Reading text:
──────────

Fostering Language Learner Autonomy Through Adaptive Conversation Tutors

CALL can be a route to learner autonomy, allowing students to use PC-based software to learn individually, without need of class or teacher. However, language is above all a medium for communication, implying a dialogue of two or more participants: although CALL can provide exercises and lessons in grammar, vocabulary, writing skills etc, it might seem that conversation practice still calls for a teacher, or at least fellow students. A chatbot is a program which can chat in natural language, on a topic built into the chatbot’s internal linguistic knowledge model. Many chatbots exist, with different “knowledge” programmed by the chatbot builder. A chatbot may appear to be a suitable partner for conversation practice; for example, the speak2me.net website includes Lucy, who “chats” in the language and style of a nice, polite British young lady. However, language teachers will know that conversation practice is normally on a specific topic, to learn topic-specific vocabulary and language. Lucy is nice to chat with initially, but doesn’t adapt to different topics or lessons. Furthermore, Lucy helps autonomous learners of English, but not other languages. We have developed algorithms for adapting or retraining a chatbot with a corpus, to chat in the language and topic of the training corpus. An attraction of the corpus-training approach is that in principle any corpus, in any language and on any topic, can be used; so we have gone on to test this principle, by using domain-specific corpora to train chatbots to chat on specific topics such as the Qu’ran , Computing Frequently Asked Questions, and non-English language corpora such as the Corpus of Spoken Afrikaans. Language learners and teachers have given evaluation feedback, indicating that these adaptive chatbots offer a useful autonomous alternative to traditional classroom-based conversation practice.

──────────

Extracted material:
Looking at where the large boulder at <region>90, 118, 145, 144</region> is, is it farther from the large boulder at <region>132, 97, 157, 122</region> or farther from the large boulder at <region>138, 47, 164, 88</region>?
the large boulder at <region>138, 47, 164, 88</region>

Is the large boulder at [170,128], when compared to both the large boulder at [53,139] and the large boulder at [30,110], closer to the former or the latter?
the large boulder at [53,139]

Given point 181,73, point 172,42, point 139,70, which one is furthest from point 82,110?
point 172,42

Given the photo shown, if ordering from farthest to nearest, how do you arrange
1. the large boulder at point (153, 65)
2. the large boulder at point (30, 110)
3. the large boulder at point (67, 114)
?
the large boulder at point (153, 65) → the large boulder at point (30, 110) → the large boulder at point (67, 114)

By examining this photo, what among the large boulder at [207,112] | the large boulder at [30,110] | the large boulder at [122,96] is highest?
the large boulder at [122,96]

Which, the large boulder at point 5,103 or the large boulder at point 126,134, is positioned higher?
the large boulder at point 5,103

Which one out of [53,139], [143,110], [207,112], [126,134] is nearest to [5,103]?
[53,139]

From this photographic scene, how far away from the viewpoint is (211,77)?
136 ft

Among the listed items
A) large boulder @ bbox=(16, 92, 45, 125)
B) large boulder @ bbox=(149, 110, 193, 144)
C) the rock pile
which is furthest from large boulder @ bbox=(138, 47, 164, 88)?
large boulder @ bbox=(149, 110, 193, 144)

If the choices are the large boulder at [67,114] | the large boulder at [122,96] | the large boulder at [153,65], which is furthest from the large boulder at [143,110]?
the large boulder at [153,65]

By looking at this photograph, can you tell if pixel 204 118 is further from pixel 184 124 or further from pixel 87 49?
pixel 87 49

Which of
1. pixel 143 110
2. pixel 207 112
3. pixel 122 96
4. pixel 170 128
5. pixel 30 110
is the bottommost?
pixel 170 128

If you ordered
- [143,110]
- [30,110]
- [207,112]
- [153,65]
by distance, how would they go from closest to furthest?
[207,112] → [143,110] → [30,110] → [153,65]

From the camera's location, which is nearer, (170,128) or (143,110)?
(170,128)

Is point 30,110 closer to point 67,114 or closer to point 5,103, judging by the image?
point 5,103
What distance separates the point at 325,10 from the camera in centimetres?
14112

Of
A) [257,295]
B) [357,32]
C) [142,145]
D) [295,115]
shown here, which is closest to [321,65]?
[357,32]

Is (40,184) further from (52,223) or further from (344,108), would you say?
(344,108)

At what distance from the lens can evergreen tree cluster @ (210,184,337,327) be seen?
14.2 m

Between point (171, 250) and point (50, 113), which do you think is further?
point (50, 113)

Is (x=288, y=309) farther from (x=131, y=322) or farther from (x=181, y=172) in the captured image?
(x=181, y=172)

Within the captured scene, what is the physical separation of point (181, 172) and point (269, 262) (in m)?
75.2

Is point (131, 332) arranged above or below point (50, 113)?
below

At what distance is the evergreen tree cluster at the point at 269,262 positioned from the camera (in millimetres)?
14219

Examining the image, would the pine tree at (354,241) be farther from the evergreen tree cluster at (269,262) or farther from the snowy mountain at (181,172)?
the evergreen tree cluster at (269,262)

──────────

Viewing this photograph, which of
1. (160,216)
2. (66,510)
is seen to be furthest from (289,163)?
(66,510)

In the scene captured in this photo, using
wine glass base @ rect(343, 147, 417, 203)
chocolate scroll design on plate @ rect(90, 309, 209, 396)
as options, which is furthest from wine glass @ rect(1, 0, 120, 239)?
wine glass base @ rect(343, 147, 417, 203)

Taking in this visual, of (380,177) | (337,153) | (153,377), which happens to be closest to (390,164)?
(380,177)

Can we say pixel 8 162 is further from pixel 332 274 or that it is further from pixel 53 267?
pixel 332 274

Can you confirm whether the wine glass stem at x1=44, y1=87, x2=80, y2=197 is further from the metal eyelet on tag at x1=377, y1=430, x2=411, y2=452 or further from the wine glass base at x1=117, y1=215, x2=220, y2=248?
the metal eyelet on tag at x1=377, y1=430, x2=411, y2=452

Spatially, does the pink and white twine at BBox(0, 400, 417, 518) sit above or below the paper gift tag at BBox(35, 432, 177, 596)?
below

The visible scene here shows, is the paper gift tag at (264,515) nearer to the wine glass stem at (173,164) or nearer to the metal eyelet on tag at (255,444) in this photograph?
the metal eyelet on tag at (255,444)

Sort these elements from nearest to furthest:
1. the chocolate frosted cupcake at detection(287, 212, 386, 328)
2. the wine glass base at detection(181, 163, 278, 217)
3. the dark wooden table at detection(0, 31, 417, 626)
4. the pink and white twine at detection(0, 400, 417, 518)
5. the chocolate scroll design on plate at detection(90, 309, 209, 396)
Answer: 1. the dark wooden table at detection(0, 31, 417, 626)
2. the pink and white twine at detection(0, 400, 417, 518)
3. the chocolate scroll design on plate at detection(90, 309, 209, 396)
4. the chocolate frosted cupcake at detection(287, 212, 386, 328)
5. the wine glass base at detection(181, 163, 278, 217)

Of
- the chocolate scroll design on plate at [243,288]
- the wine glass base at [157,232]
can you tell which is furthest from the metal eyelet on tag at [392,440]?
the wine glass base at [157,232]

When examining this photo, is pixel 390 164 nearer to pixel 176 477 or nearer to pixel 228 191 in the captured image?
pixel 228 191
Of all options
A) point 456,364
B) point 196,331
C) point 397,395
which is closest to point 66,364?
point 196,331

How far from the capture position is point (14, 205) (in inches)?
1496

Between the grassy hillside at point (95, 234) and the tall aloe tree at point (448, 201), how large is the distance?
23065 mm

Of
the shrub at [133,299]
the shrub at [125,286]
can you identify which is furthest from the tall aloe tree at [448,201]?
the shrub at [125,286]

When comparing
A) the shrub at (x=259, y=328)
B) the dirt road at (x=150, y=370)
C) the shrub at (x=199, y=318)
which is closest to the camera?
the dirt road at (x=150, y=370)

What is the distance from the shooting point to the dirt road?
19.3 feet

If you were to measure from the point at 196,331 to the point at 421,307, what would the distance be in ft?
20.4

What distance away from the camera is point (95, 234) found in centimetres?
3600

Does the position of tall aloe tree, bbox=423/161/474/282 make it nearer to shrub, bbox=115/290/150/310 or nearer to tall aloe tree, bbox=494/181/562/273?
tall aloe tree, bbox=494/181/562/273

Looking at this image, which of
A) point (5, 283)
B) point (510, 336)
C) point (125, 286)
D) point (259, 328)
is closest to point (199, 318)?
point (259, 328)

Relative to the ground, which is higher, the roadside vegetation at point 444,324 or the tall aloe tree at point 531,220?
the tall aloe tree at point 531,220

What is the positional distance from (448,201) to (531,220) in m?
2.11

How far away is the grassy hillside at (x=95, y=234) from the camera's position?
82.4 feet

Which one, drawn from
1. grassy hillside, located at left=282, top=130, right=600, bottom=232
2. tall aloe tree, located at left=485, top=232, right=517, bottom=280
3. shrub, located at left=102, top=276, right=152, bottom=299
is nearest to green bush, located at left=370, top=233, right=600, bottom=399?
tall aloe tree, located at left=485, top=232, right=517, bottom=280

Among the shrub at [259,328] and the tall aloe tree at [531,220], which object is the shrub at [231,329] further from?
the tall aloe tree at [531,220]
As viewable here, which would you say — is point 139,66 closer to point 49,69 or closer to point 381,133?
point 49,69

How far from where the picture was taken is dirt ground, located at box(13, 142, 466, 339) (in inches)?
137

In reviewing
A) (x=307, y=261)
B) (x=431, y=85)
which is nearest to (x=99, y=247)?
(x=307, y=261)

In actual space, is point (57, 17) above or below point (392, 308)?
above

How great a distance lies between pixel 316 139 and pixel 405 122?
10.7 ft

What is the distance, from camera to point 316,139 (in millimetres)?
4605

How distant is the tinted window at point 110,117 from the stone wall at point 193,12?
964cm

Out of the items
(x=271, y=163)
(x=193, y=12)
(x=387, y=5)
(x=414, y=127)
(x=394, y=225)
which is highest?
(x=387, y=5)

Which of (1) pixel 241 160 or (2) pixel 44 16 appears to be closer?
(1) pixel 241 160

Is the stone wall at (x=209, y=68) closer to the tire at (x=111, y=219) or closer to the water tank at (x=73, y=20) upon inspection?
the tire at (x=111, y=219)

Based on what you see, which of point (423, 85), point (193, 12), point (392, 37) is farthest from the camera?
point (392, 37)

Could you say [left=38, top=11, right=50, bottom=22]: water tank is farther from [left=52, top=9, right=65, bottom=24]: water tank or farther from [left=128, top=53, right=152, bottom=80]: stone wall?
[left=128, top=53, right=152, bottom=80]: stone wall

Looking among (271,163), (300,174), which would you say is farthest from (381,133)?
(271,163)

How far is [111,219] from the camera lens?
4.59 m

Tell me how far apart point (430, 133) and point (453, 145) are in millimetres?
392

──────────

What the exercise asks: Name every corpus that the reading on adaptive conversation tutors says was used to train chatbots.

Finished task: The Qu’ran, Computing Frequently Asked Questions, and the Corpus of Spoken Afrikaans.